◆ Material shown ◆
★ ★ ★ ★ ★

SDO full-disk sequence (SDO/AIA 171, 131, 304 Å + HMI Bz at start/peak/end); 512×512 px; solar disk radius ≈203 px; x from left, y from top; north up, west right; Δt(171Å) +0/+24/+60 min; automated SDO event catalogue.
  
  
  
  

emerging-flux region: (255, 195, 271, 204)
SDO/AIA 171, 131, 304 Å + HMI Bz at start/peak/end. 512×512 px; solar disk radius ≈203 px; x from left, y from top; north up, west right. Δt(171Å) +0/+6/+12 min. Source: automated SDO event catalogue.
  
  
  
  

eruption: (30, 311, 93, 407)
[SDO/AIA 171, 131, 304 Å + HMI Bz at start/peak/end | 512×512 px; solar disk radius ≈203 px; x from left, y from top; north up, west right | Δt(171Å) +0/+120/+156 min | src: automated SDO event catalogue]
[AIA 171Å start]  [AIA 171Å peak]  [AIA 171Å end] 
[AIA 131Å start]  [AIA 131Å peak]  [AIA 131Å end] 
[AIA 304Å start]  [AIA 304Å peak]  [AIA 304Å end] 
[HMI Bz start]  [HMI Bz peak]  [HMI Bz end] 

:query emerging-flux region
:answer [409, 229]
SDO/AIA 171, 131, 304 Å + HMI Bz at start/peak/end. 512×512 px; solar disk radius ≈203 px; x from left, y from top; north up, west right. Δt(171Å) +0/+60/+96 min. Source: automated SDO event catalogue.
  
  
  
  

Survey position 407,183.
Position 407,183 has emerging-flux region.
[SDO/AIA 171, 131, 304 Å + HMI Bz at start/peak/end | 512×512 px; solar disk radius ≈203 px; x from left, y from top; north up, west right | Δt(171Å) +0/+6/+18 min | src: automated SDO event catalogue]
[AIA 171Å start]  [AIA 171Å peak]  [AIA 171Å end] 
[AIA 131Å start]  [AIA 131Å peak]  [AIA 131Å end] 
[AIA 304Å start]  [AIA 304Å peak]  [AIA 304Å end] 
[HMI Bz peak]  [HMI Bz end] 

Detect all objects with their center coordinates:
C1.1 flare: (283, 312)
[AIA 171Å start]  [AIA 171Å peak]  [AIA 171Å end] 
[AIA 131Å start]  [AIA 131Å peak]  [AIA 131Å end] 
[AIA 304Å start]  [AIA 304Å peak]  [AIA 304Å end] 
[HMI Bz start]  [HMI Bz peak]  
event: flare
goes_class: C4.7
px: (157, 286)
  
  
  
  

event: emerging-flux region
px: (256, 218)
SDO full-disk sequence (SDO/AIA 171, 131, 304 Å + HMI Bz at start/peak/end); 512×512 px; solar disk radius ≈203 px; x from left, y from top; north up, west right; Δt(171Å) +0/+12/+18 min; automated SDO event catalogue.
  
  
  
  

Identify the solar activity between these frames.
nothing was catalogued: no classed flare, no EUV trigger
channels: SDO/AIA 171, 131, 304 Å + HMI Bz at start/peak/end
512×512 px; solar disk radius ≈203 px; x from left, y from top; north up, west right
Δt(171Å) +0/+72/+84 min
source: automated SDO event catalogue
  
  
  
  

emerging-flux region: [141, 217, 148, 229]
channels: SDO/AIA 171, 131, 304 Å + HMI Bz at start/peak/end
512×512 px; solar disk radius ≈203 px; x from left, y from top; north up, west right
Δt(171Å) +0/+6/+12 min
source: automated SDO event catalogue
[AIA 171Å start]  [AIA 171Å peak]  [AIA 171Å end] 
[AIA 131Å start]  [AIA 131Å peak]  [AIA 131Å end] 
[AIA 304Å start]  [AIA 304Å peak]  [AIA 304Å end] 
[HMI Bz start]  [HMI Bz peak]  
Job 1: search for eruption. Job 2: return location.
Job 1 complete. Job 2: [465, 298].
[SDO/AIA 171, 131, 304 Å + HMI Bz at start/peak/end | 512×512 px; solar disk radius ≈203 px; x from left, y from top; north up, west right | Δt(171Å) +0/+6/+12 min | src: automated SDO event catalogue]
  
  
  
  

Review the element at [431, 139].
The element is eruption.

★ ★ ★ ★ ★

◆ Your goal ◆
Every line above that includes the word "eruption" should be listed.

◆ Answer box ◆
eruption: (30, 311, 93, 407)
Job 1: search for eruption. Job 2: return location.
The element is eruption.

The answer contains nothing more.